I guess my kids were raised to be survivors….as a very young single mother and much too young to be wise enough to raise children; I was tossed into motherhood. It was not by choice but by pure stupidity. But you do what you have to do. Like my mother used to tell me “you made your bed – now you lay in it”. I had to be both the mom and dad; the bread winner of the family, the disciplinarian and the nurturer. Not to mention the housekeeper, cook plumber, accountant, organizer and all the other roles that modern mothers play. Most of the time it was not easy and I was exhausted all of the time…in fact there were many times (especially during those teenage years) that I was the one who wanted to run away from home. I didn’t, but I sure remember wanting to.

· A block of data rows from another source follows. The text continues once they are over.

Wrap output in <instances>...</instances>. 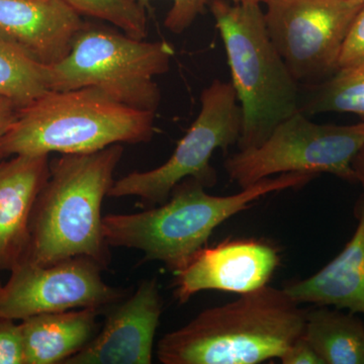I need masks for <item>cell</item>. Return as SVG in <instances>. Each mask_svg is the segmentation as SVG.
I'll return each mask as SVG.
<instances>
[{
	"label": "cell",
	"mask_w": 364,
	"mask_h": 364,
	"mask_svg": "<svg viewBox=\"0 0 364 364\" xmlns=\"http://www.w3.org/2000/svg\"><path fill=\"white\" fill-rule=\"evenodd\" d=\"M317 176L289 172L267 177L233 196L208 195L193 178L179 182L160 207L136 214L107 215L102 219L109 246L136 249L144 261H160L172 272L188 267L208 238L229 218L275 191L301 188Z\"/></svg>",
	"instance_id": "cell-1"
},
{
	"label": "cell",
	"mask_w": 364,
	"mask_h": 364,
	"mask_svg": "<svg viewBox=\"0 0 364 364\" xmlns=\"http://www.w3.org/2000/svg\"><path fill=\"white\" fill-rule=\"evenodd\" d=\"M306 312L284 289L265 286L208 309L157 346L164 364H257L279 358L305 329Z\"/></svg>",
	"instance_id": "cell-2"
},
{
	"label": "cell",
	"mask_w": 364,
	"mask_h": 364,
	"mask_svg": "<svg viewBox=\"0 0 364 364\" xmlns=\"http://www.w3.org/2000/svg\"><path fill=\"white\" fill-rule=\"evenodd\" d=\"M123 153L117 144L90 154H63L50 163L49 178L33 208L26 260L48 267L82 256L107 267L111 256L102 205Z\"/></svg>",
	"instance_id": "cell-3"
},
{
	"label": "cell",
	"mask_w": 364,
	"mask_h": 364,
	"mask_svg": "<svg viewBox=\"0 0 364 364\" xmlns=\"http://www.w3.org/2000/svg\"><path fill=\"white\" fill-rule=\"evenodd\" d=\"M154 116L92 88L48 91L18 109L0 145V160L54 152L90 154L117 144L149 142Z\"/></svg>",
	"instance_id": "cell-4"
},
{
	"label": "cell",
	"mask_w": 364,
	"mask_h": 364,
	"mask_svg": "<svg viewBox=\"0 0 364 364\" xmlns=\"http://www.w3.org/2000/svg\"><path fill=\"white\" fill-rule=\"evenodd\" d=\"M241 107L240 150L257 147L299 107V82L273 45L260 4L210 0Z\"/></svg>",
	"instance_id": "cell-5"
},
{
	"label": "cell",
	"mask_w": 364,
	"mask_h": 364,
	"mask_svg": "<svg viewBox=\"0 0 364 364\" xmlns=\"http://www.w3.org/2000/svg\"><path fill=\"white\" fill-rule=\"evenodd\" d=\"M174 49L86 21L65 58L46 66L50 91L92 88L122 104L155 112L161 92L154 77L169 71Z\"/></svg>",
	"instance_id": "cell-6"
},
{
	"label": "cell",
	"mask_w": 364,
	"mask_h": 364,
	"mask_svg": "<svg viewBox=\"0 0 364 364\" xmlns=\"http://www.w3.org/2000/svg\"><path fill=\"white\" fill-rule=\"evenodd\" d=\"M364 147V122L320 124L299 111L275 127L257 147L227 158L225 168L232 181L246 188L274 174L329 173L356 182L352 161Z\"/></svg>",
	"instance_id": "cell-7"
},
{
	"label": "cell",
	"mask_w": 364,
	"mask_h": 364,
	"mask_svg": "<svg viewBox=\"0 0 364 364\" xmlns=\"http://www.w3.org/2000/svg\"><path fill=\"white\" fill-rule=\"evenodd\" d=\"M200 104V114L164 164L122 177L114 182L107 196H138L143 203L162 205L184 179H196L205 188L215 186L217 172L210 158L215 150L226 151L238 143L241 107L232 83L219 79L203 90Z\"/></svg>",
	"instance_id": "cell-8"
},
{
	"label": "cell",
	"mask_w": 364,
	"mask_h": 364,
	"mask_svg": "<svg viewBox=\"0 0 364 364\" xmlns=\"http://www.w3.org/2000/svg\"><path fill=\"white\" fill-rule=\"evenodd\" d=\"M265 4L270 39L298 82L316 85L338 71L344 41L363 4L267 0Z\"/></svg>",
	"instance_id": "cell-9"
},
{
	"label": "cell",
	"mask_w": 364,
	"mask_h": 364,
	"mask_svg": "<svg viewBox=\"0 0 364 364\" xmlns=\"http://www.w3.org/2000/svg\"><path fill=\"white\" fill-rule=\"evenodd\" d=\"M102 269L82 256L48 267L23 260L0 287V318L23 321L40 314L112 306L124 291L105 284Z\"/></svg>",
	"instance_id": "cell-10"
},
{
	"label": "cell",
	"mask_w": 364,
	"mask_h": 364,
	"mask_svg": "<svg viewBox=\"0 0 364 364\" xmlns=\"http://www.w3.org/2000/svg\"><path fill=\"white\" fill-rule=\"evenodd\" d=\"M279 250L265 241L228 240L203 248L176 274L174 296L184 304L203 291L239 294L267 286L279 267Z\"/></svg>",
	"instance_id": "cell-11"
},
{
	"label": "cell",
	"mask_w": 364,
	"mask_h": 364,
	"mask_svg": "<svg viewBox=\"0 0 364 364\" xmlns=\"http://www.w3.org/2000/svg\"><path fill=\"white\" fill-rule=\"evenodd\" d=\"M163 303L157 279L112 306L104 327L64 364H150Z\"/></svg>",
	"instance_id": "cell-12"
},
{
	"label": "cell",
	"mask_w": 364,
	"mask_h": 364,
	"mask_svg": "<svg viewBox=\"0 0 364 364\" xmlns=\"http://www.w3.org/2000/svg\"><path fill=\"white\" fill-rule=\"evenodd\" d=\"M82 18L64 0H0V40L40 65H55L70 51Z\"/></svg>",
	"instance_id": "cell-13"
},
{
	"label": "cell",
	"mask_w": 364,
	"mask_h": 364,
	"mask_svg": "<svg viewBox=\"0 0 364 364\" xmlns=\"http://www.w3.org/2000/svg\"><path fill=\"white\" fill-rule=\"evenodd\" d=\"M49 176V155L0 161V272L26 259L33 208Z\"/></svg>",
	"instance_id": "cell-14"
},
{
	"label": "cell",
	"mask_w": 364,
	"mask_h": 364,
	"mask_svg": "<svg viewBox=\"0 0 364 364\" xmlns=\"http://www.w3.org/2000/svg\"><path fill=\"white\" fill-rule=\"evenodd\" d=\"M355 214L358 227L343 250L316 274L284 287L296 303L364 315V198L356 205Z\"/></svg>",
	"instance_id": "cell-15"
},
{
	"label": "cell",
	"mask_w": 364,
	"mask_h": 364,
	"mask_svg": "<svg viewBox=\"0 0 364 364\" xmlns=\"http://www.w3.org/2000/svg\"><path fill=\"white\" fill-rule=\"evenodd\" d=\"M100 312L97 309H75L21 321L25 364H64L93 338Z\"/></svg>",
	"instance_id": "cell-16"
},
{
	"label": "cell",
	"mask_w": 364,
	"mask_h": 364,
	"mask_svg": "<svg viewBox=\"0 0 364 364\" xmlns=\"http://www.w3.org/2000/svg\"><path fill=\"white\" fill-rule=\"evenodd\" d=\"M303 336L324 364H364V323L327 306L306 312Z\"/></svg>",
	"instance_id": "cell-17"
},
{
	"label": "cell",
	"mask_w": 364,
	"mask_h": 364,
	"mask_svg": "<svg viewBox=\"0 0 364 364\" xmlns=\"http://www.w3.org/2000/svg\"><path fill=\"white\" fill-rule=\"evenodd\" d=\"M301 111L306 114L350 112L364 122V63L339 69L311 85L310 97Z\"/></svg>",
	"instance_id": "cell-18"
},
{
	"label": "cell",
	"mask_w": 364,
	"mask_h": 364,
	"mask_svg": "<svg viewBox=\"0 0 364 364\" xmlns=\"http://www.w3.org/2000/svg\"><path fill=\"white\" fill-rule=\"evenodd\" d=\"M48 91L46 66L0 40V97L13 100L21 109Z\"/></svg>",
	"instance_id": "cell-19"
},
{
	"label": "cell",
	"mask_w": 364,
	"mask_h": 364,
	"mask_svg": "<svg viewBox=\"0 0 364 364\" xmlns=\"http://www.w3.org/2000/svg\"><path fill=\"white\" fill-rule=\"evenodd\" d=\"M80 16L107 21L126 35L145 40L148 35L146 9L135 0H64Z\"/></svg>",
	"instance_id": "cell-20"
},
{
	"label": "cell",
	"mask_w": 364,
	"mask_h": 364,
	"mask_svg": "<svg viewBox=\"0 0 364 364\" xmlns=\"http://www.w3.org/2000/svg\"><path fill=\"white\" fill-rule=\"evenodd\" d=\"M146 9L153 0H135ZM210 0H172V6L165 18L164 25L170 32L181 35L193 25L200 14L205 13Z\"/></svg>",
	"instance_id": "cell-21"
},
{
	"label": "cell",
	"mask_w": 364,
	"mask_h": 364,
	"mask_svg": "<svg viewBox=\"0 0 364 364\" xmlns=\"http://www.w3.org/2000/svg\"><path fill=\"white\" fill-rule=\"evenodd\" d=\"M364 63V4L352 21L340 54L339 69ZM338 69V70H339Z\"/></svg>",
	"instance_id": "cell-22"
},
{
	"label": "cell",
	"mask_w": 364,
	"mask_h": 364,
	"mask_svg": "<svg viewBox=\"0 0 364 364\" xmlns=\"http://www.w3.org/2000/svg\"><path fill=\"white\" fill-rule=\"evenodd\" d=\"M0 364H25L20 324L0 318Z\"/></svg>",
	"instance_id": "cell-23"
},
{
	"label": "cell",
	"mask_w": 364,
	"mask_h": 364,
	"mask_svg": "<svg viewBox=\"0 0 364 364\" xmlns=\"http://www.w3.org/2000/svg\"><path fill=\"white\" fill-rule=\"evenodd\" d=\"M279 359L284 364H324L303 335L289 345Z\"/></svg>",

I loved my babies deeply though and I wanted them to grow up to be honest, generous, self-disciplined, hard-working and just generally good people. Dr. Spock was the child-rearing expert back in the day. I read his books but most of the time life and work got in the way and I didn’t follow the rules; I didn’t do most things right; I didn’t read to them as the TV was much more entertaining and a great babysitter; I didn’t always cook nutritious meals as they loved McDonald’s; they didn’t always have clean clothes to wear to school as sometimes there was just no money for soap; and sometimes they went to bed without hugs and kisses because I was either working or had fallen asleep long before their bedtime. But they grew up in spite of my mistakes and misgivings. The grew up to be responsible adults and have gone out into the world and made their own way as good, intelligent, hard-working, very loving and lovely people.
Julie is living proof of that….a true survivor who will make a difference in this world. As my fantastic husband says “you can’t hold her down so don’t try”. She is strong and stubborn and one amazing woman. So this post is a “thank you” to God for being my 'footprints in the sand' and helping me raise one incredible woman. And for being there again when we needed Him to carry my Julie when she needed it.